Enviada em 10/09/2020

As ISTS e sua relação com os adolescentes e jovens

Dados recentes do Ministério da Saúde apontam que 40 mil novos casos de infecções sexualmente transmissíveis (IST), como HIV, sífilis e hepatite, são diagnosticados por ano no País. Em fevereiro de 2018, o Ministério da Saúde divulgou que casos de HIV e Aids entre jovens de 15 a 24 anos aumentou 85% nos últimos 10 anos. O crescimento da contaminação por ISTs e DSTs causa problemas individuais (discriminação, perda de qualidade de vida, câncer, problemas neurológicos, reprodutivos, morte etc.) e de saúde pública (aumento da demanda). Neste cenário, o tabu social para falar sobre sexualidade e a banalização das ISTS formam um quadro nacional que precisa ser modificado.

Primeiramente, ressalta-se o tabu social, que impede diálogo aberto sobre o assunto na escola e no ambiente familiar. A sexualidade não tem sido tratada abertamente com os adolescentes e jovens, o que reflete na vida sexual deles. Se os jovens não aprendem como usar a camisinha e sua importância, eles acabam tendo relações desprotegidas. Essa situação gera um preconceito contra os métodos contraceptivos, por eles não serem conhecidos, e uma perda na qualidade de vida do adolescente/jovem infectado.

Outro fator preponderante aponta para a banalização das ISTS. Em virtude de se ter descoberto possibilidades de pacientes com AIDS viverem uma vida com melhor qualidade e após a difusão dos métodos contraceptivos, o que diminuiu a ocorrência de doenças venéreas, o indivíduo se viu protegido demais, como se as doenças não pudessem mais alcançá-lo.

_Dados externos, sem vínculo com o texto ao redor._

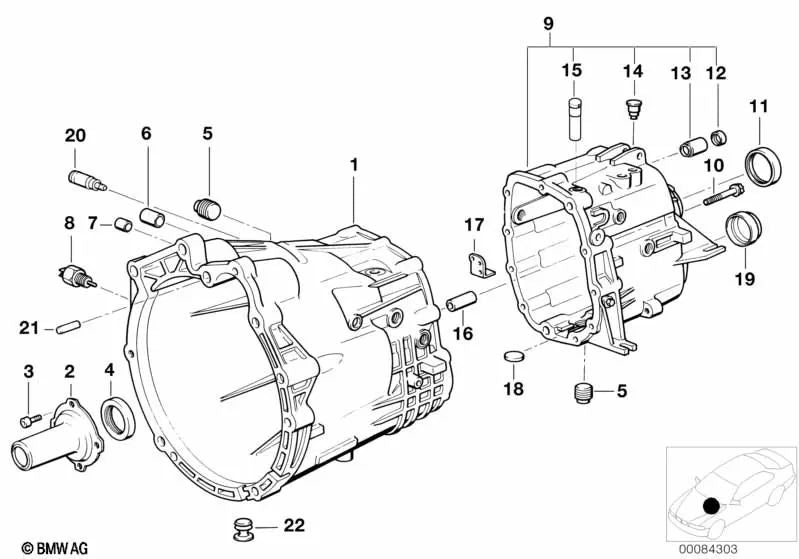 9
15
14
13
12
11
20
6
5
1
10
8
7
17
19
21
16
3
2
4
18
5
22
© BMW AG
00084303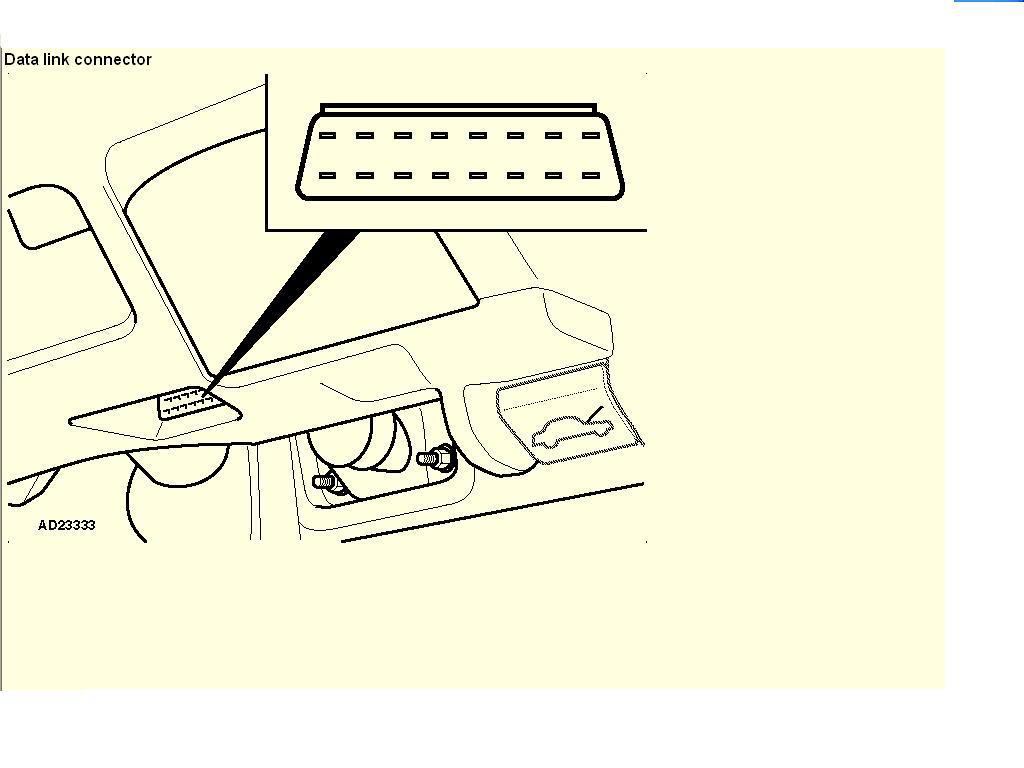 Data link connector

AD23333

Assim, banalizou-se o uso da camisinha, tão importante para prevenir o contágio das ISTS, e os adolescentes e jovens passaram a fazer mais sexo desprotegidos.

A sociedade brasileira, portanto, encontra no tabu social acerca da sexualidade e na banalização das ISTS dois motivos para o aumento no número de ISTS entre adolescentes e jovens. A fim de se minimizar este cenário, deve o Governo, por meio do Ministério da Saúde, em parceria com ONGS que atuem na área, ciar o projeto “Sexo com segurança”, o qual contaria com campanhas midiáticas alertando sobre o aumento da contaminação e necessidade de proteção, especificamente voltadas ao público jovem, usando personalidades, linguagem própria e veículos (redes sociais, aplicativos de encontro, Youtube) que tenham apelo junto a essa faixa etária. O projeto atuaria, ainda, junto às escolas e ao Ministério da Educação(MEC), com a inclusão de aulas de Educação Sexual na grade curricular e  palestras voltadas aos alunos e aos responsáveis. Assim, o Brasil poderá diminuir os índices de ISTS entre adolescentes e jovens.